Entrapta pauses in her work to look over her shoulder.  She doesn’t lift her mask again, but Catra can see her head tilt to one side.  “At least we’re allowed to keep our emotional support companions with us.”  Emily preens as Entrapta pats her.  Catra smiles.  “Anyway,” Entrapta continues, “after the disaster today, the jury agreed to let the princesses be questioned in a more private setting.  Also, King Micah says I’m allowed to send a proxy to tomorrow’s proceedings in my place.”  Entrapta taps Emily affectionately with the handle of her hex-driver, “That’s why I’m doing this upgrade.  Emily can transcribe the whole thing and I can read it back later.”

“Do you,” Catra says, “want company when you read it? Or would you rather be alone?”

Entrapta stops working, rolling the hex driver back and forth between her thumb and first two fingers.

“I don’t know,” she says at last, her voice quiet. “Is that the wrong answer?  This is the sort of thing I usually mess up.”

“What?” says Catra.  “No. There’s no...look, I’ll make sure I’m near my tracker pad all day tomorrow.  If you need anything: company, tiny food, whatever, you can call me.  If not, I’ll leave you alone. As Bow would say, ‘The right answer is the one that feels good to you.’”

“Bow’s a good friend,” Entrapta says.  “My data on him is very positive.”


“Your data is good too, you know.  I had to readjust everything after you sent me to Beast Island.” Catra cringes. “But it’s increased significantly since you rescued Glimmer.”  Entrapta pauses for a moment before lifting up her face-plate and smiling at Catra.  Her next words are slow and deliberate, and Catra has known her long enough to know that they’re just as true as everything else she’s said.  “You’re a good friend.”

Catra ducks her head as tears prick the corners of her eyes.  Entrapta replaces the face shield and picks up what looks like a tiny blow-torch.  

“You are too,” Catra says once she’s regained her voice.  Entrapta pauses in her work but doesn’t look away from it.  

“Fascinating,” she says.  “Every single person with a fully positive dataset has said that to me at least once.”  

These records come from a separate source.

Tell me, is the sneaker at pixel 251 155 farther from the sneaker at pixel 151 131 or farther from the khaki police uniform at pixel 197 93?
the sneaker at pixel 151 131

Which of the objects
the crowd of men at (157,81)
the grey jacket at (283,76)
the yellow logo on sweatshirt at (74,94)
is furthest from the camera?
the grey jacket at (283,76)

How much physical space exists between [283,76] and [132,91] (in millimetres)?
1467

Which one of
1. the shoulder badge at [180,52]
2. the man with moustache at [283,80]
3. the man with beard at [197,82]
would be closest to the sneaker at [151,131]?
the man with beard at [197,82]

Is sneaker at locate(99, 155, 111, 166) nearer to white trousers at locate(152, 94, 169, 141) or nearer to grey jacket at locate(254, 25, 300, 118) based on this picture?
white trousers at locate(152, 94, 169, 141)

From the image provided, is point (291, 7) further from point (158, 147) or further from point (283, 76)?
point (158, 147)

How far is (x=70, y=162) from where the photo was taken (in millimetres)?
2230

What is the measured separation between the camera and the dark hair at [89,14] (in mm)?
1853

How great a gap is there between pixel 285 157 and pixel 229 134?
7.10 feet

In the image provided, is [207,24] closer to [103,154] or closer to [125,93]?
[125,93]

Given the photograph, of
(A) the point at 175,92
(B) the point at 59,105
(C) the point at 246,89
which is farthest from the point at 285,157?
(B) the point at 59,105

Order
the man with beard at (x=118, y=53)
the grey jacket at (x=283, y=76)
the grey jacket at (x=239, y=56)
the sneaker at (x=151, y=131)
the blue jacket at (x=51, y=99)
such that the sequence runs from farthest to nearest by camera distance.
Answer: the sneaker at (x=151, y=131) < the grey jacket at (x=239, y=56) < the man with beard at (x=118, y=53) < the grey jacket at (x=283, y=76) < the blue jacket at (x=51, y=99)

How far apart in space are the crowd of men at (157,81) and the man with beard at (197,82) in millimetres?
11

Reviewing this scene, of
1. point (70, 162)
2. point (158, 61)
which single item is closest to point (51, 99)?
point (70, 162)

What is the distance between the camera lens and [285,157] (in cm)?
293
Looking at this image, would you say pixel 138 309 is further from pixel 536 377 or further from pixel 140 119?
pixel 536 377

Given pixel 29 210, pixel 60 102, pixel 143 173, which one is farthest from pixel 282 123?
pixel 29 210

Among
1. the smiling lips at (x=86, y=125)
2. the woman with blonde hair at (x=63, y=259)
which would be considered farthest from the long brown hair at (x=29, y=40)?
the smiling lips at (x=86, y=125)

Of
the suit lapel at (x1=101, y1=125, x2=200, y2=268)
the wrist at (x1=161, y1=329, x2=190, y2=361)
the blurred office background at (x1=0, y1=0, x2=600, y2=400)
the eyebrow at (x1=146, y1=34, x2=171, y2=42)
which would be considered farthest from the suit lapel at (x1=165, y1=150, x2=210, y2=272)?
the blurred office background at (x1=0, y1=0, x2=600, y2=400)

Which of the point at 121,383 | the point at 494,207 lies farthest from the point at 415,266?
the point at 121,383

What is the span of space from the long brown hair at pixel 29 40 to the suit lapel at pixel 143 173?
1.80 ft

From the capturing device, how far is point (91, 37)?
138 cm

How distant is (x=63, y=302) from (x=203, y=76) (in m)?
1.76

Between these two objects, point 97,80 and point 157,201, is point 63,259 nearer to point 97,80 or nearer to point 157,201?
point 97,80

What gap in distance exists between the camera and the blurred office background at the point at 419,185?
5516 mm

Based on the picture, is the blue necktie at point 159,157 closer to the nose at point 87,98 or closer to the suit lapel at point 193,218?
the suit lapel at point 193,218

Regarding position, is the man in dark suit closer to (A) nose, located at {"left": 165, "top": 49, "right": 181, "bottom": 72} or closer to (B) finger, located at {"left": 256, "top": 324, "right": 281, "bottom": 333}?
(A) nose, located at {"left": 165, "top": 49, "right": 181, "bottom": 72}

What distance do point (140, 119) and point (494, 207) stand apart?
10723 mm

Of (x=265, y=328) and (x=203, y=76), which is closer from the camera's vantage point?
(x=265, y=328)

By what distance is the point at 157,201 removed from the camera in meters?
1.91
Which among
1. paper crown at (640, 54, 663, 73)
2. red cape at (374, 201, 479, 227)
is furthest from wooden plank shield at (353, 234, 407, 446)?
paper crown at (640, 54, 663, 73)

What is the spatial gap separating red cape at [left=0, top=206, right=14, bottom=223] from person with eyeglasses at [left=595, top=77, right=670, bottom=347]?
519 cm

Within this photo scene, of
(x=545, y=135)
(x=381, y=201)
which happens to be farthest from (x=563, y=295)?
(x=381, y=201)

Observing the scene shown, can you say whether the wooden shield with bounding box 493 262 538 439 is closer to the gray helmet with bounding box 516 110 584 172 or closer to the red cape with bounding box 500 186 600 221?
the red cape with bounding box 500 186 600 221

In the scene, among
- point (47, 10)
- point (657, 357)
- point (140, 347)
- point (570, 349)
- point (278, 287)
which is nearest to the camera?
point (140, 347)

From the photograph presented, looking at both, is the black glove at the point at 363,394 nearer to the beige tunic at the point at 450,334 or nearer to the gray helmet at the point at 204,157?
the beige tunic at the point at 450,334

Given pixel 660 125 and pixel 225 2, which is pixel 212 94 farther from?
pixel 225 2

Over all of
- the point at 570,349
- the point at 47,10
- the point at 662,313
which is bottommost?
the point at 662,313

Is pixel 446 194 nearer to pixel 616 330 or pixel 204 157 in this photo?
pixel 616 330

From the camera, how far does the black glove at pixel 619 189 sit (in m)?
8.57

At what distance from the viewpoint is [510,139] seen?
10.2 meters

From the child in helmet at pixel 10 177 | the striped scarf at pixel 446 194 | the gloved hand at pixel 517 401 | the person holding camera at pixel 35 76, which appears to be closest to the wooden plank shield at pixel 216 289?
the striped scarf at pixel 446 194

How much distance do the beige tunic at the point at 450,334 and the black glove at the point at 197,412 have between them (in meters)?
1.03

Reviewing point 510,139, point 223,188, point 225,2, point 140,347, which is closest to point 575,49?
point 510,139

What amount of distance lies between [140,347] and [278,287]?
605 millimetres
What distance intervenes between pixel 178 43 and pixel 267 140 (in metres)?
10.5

There’s a moment of silence as they both process what this means.

“People are confusing,” Entrapta says at last.  “I’m confusing too; I know that. But there’s a distinct pattern here.  That data suggests some people it’s okay if we don’t always understand each other. And those are - it’s difficult to quantify these concepts, but the data suggests that these people are truer, better friends.  It also disproves my earlier hypothesis, which suggested that people were better friends to me when I could use tech to be useful to them.”

Catra doesn’t know how to respond.  Melog groans, their ears low. 

“I like this way better.”  Entrapta continues. “According to this model, when I mess things up, you and Bow and Adora and Glimmer and Scorpia and Wrong Hordak will all still like me. It’s more reliable and effective. doesn’t matter if the other princesses never like me for who I am, because what I have with all of you is quantifiably better.”

“Data never lies,” Catra says with a small smile.

“Exactly.”  With a satisfied nod, Entrapta returns to her work.  Catra stretches out on the floor, Melog sprawled next to her, and for the first time all day, a comfortable, peaceful silence settles around them.